Embattled Russian anti-virus company Kaspersky Lab has appealed against a ban of its products across US federal agencies.
Use of the company's software has been prohibited for government bodies through a binding operational directive issued following allegations that Kaspersky Lab helped the Kremlin steal NSA tools.
Reports in The Wall Street Journal and The New York Times offered differing accounts of how the anti-virus software was allegedly used by the Russian state to capture classified hacking code.
Kaspersky Lab denied these claims. Its chief executive and namesake Eugene Kaspersky said the company was not given the opportunity to respond to the allegations in a technical manner.
The company argues that the directive, which was issued by the Department of Homeland Security, was "unconstitutional and relied on subjective, non-technical public sources such as uncorroborated and often anonymously sourced media reports, related claims, and rumours."
Kaspersky Lab argued that Homeland Security had "failed to provide the company adequate due process to rebut the unsubstantiated allegations underlying the directive and has not provided any evidence of wrongdoing by the company".

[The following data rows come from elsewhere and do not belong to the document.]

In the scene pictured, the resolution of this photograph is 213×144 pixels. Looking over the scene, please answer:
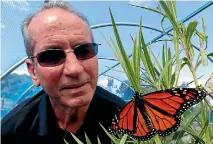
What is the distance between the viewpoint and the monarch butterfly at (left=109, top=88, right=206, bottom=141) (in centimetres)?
50

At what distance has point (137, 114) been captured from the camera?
530 mm

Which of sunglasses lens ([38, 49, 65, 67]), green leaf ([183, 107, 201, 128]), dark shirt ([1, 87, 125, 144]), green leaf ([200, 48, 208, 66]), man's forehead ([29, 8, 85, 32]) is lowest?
dark shirt ([1, 87, 125, 144])

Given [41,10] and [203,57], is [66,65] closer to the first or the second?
[41,10]

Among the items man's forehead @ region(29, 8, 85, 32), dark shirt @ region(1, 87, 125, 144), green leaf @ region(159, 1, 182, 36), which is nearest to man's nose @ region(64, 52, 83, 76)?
man's forehead @ region(29, 8, 85, 32)

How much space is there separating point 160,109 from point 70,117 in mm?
530

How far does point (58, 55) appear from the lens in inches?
32.3

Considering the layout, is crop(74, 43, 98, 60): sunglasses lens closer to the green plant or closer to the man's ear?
the man's ear

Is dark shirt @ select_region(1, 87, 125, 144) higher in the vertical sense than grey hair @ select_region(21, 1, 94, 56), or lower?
lower

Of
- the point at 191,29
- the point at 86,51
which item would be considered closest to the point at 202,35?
the point at 191,29

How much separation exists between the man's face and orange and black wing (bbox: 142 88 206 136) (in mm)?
335

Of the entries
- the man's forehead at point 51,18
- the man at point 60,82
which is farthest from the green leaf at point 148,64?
the man's forehead at point 51,18

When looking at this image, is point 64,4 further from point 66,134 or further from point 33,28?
point 66,134

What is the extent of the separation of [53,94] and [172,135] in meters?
0.43

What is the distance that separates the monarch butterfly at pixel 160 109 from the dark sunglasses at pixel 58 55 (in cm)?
34
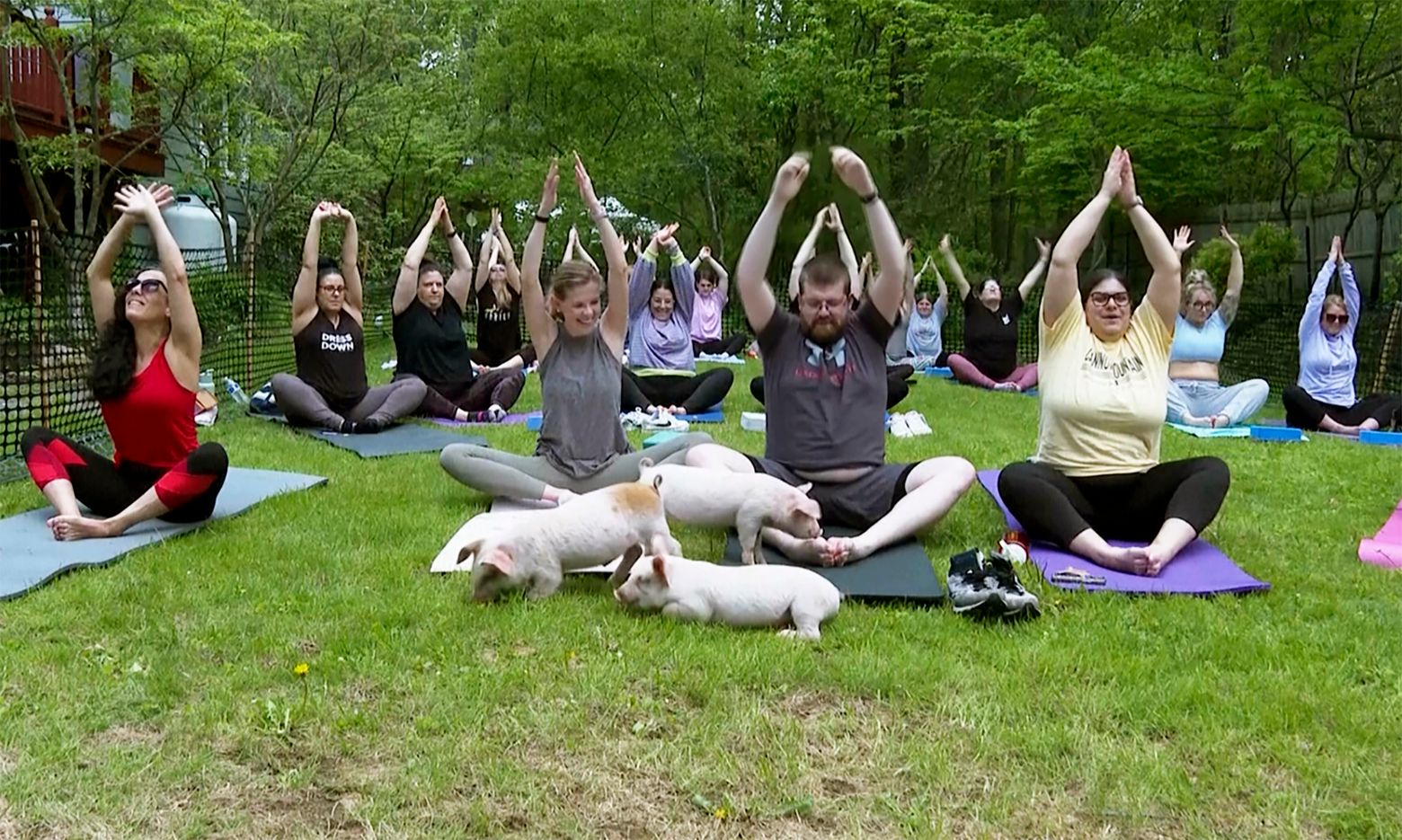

Whether such evidence could be provided considering the classified nature of the material alleged to have been stolen is unclear, but the company is citing the reputational and revenue impact of the directive in bringing its appeal.
In an interview with Sky News, Mr Kaspersky said that it was "very possible" that his company detected NSA malware, but denied having any improper relationship with the Russian state.
At the time, he described the allegations as "definitely not true" but said his business saw "almost zero opportunity for us to start legal action against the United States media because this information was made in such a way that it's not possible to start the legal case".
Announcing a global transparency initiative to attempt to repair the hit to its reputation, Kaspersky Lab subsequently released information suggesting an NSA hacker had lost agency malware after stashing it on his home computer.
It said the NSA worker had also installed pirate software which allowed other hackers access, rather than their computer being compromised via Kremlin-based hackers using Kaspersky Lab's anti-virus software.
Concerns regarding the Kremlin's ability to compel access to Kaspersky Lab's systems based in Russia led to the UK's National Cyber Security Centre warning against using the software on computers holding classified information.
NCSC's chief executive, Ciaran Martin, said the agency was in talks with Kaspersky Lab to "develop a framework that we and others can independently verify" to safeguard its use.